Outros temas ainda estão pendentes de regulação. O Marco da Biodiversidade determina duas obrigações a serem cumpridas por todos que tenham acessado o patrimônio genético e/ou conhecimentos tradicionais brasileiros: (i) notificar tal acesso ao CGEN e (ii) repartir os benefícios econômicos obtidos com a exploração do recurso com as comunidades tradicionais associadas ou, na ausência de identificação destas, com um fundo instituído pelo Ministério do Meio Ambiente (Fundo Nacional para Repartição de Benefícios – FNRB). Uma das condições para que esta segunda obrigação seja imposta é que a utilização do recurso da biodiversidade agregue valor ao produto final.
Até recentemente, o setor de fragrâncias vinha discutindo a aplicação do critério de “agregação de valor” pelo insumo advindo de um componente da biodiversidade. De fato, em muitos casos, os insumos utilizados não são percebidos de forma relevante no produto acabado. O Conselho de Gestão do Patrimônio Genético (CGen) já vinha tratando do assunto, como ocorrido na 17ª Reunião em Brasília dias 19 e 20 de junho.
Essa questão acaba de ser solucionada. Em 29/8/18, foi a publicada no Diário Oficial a Orientação Técnica CGEN/MMA 6, de 20/6/18, que esclarece o conceito de “agregação de valor ao produto” no segmento de fragrâncias.

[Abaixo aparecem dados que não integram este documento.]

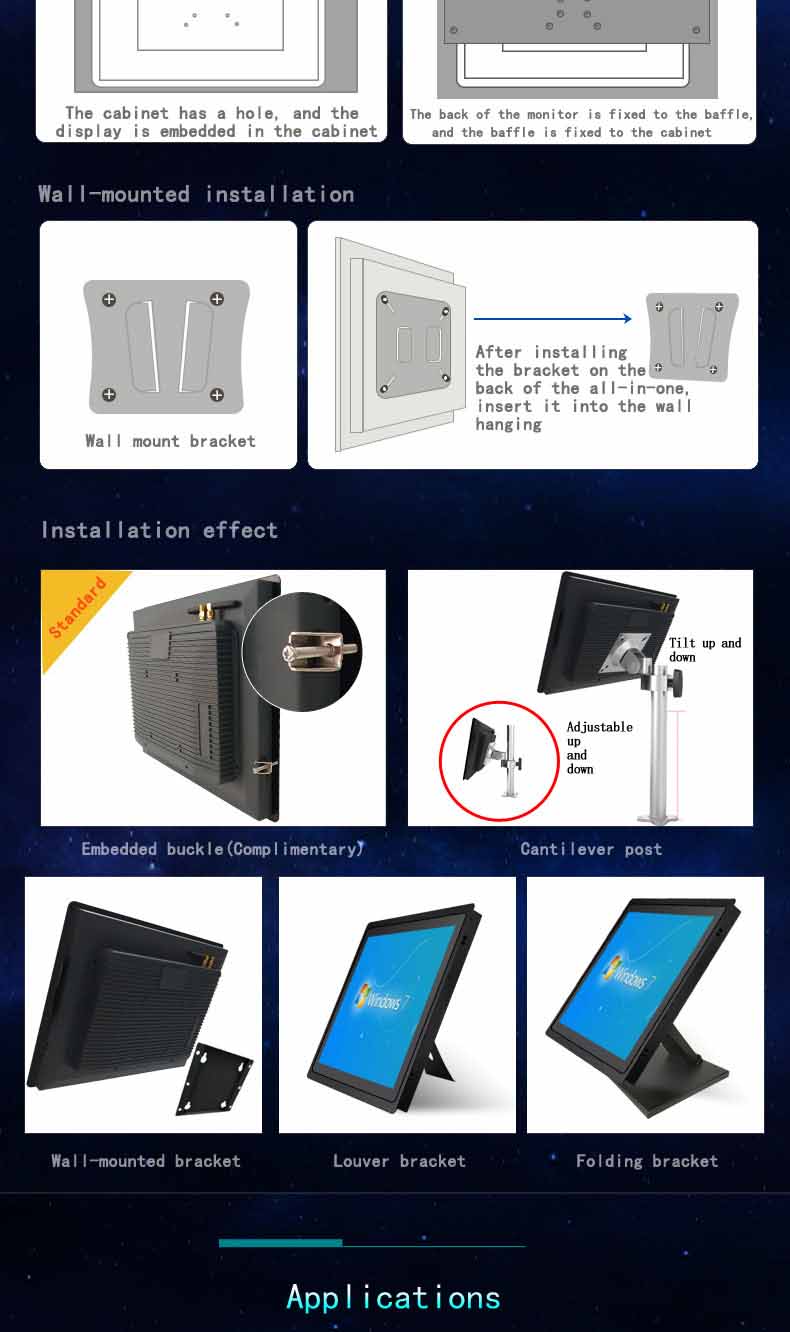 The cabinet has a hole, and the display is embedded in the cabinet

The back of the monitor is fixed to the baffle, and the baffle is fixed to the cabinet

Wall-mounted installation

Wall mount bracket

After installing the bracket on the back of the all-in-one, insert it into the wall hanging

Installation effect

Standard

Tilt up and down

Adjustable up and down

Embedded buckle(Complimentary)

Cantilever post

Windows 7

Windows 7

Wall-mounted bracket

Louver bracket

Folding bracket

Applications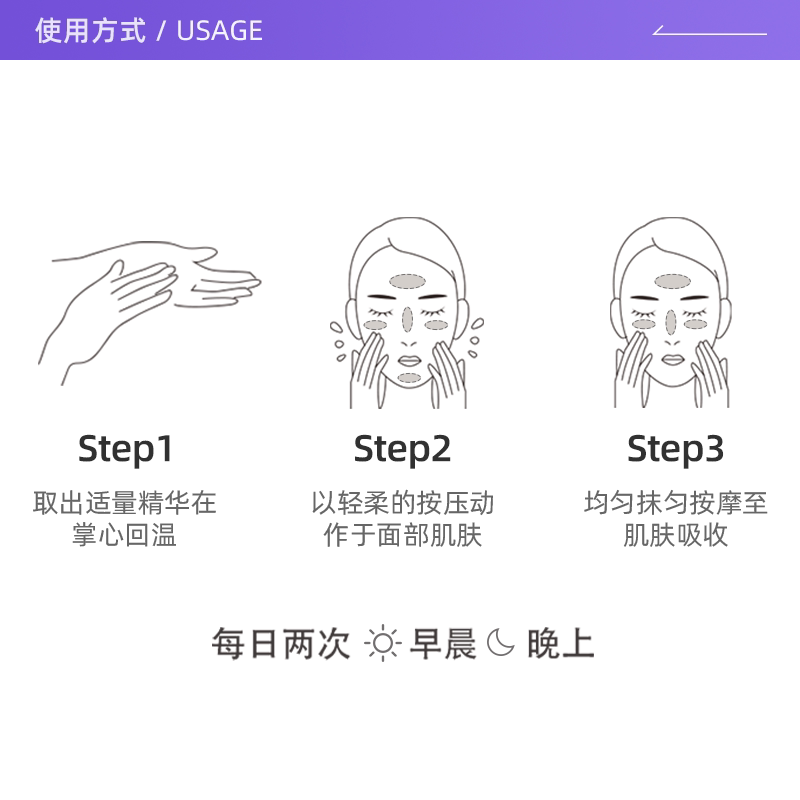 使用方式 / USAGE

Step1
取出适量精华在掌心回温

Step2
以轻柔的按压动作于面部肌肤

Step3
均匀抹匀按摩至肌肤吸收

每日两次 早晨 晚上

De acordo com a nova normativa, “consideram-se ‘elementos principais de agregação de valor’ os ingredientes (...) que determinem a família olfativa predominante da fragrância utilizada no produto acabado”, de forma que o insumo oriundo do patrimônio genético seja usado na fórmula “exclusivamente para formação de seu cheiro”. Nos casos em que a família olfativa da fragrância do componente da biodiversidade é diferente daquela família olfativa do produto acabado, a utilização do insumo do patrimônio genético não é considerada como “agregadora de valor” e não gera a obrigação de repartir benefícios.
Exemplo de possível isenção seria o caso de um produto acabado cuja fragrância seja da família olfativa ‘A’, mas que, em sua composição, tenha utilizado vários componentes, dentre eles um oriundo da biodiversidade brasileira, da família ‘B’, como mero coadjuvante, não sendo predominante no cheiro do produto acabado.
Portanto, nos casos em que o cheiro final do produto percebido pelo consumidor não resulte de componente do patrimônio genético brasileiro, o fabricante não estará obrigado a repartir benefícios, seja diretamente com as comunidades tradicionais associadas ou por meio de recolhimento ao FNRB os montantes estabelecidos pela lei.
A tão esperada publicação da Orientação Técnica 6 trouxe mais clareza e segurança jurídica à indústria de cosméticos.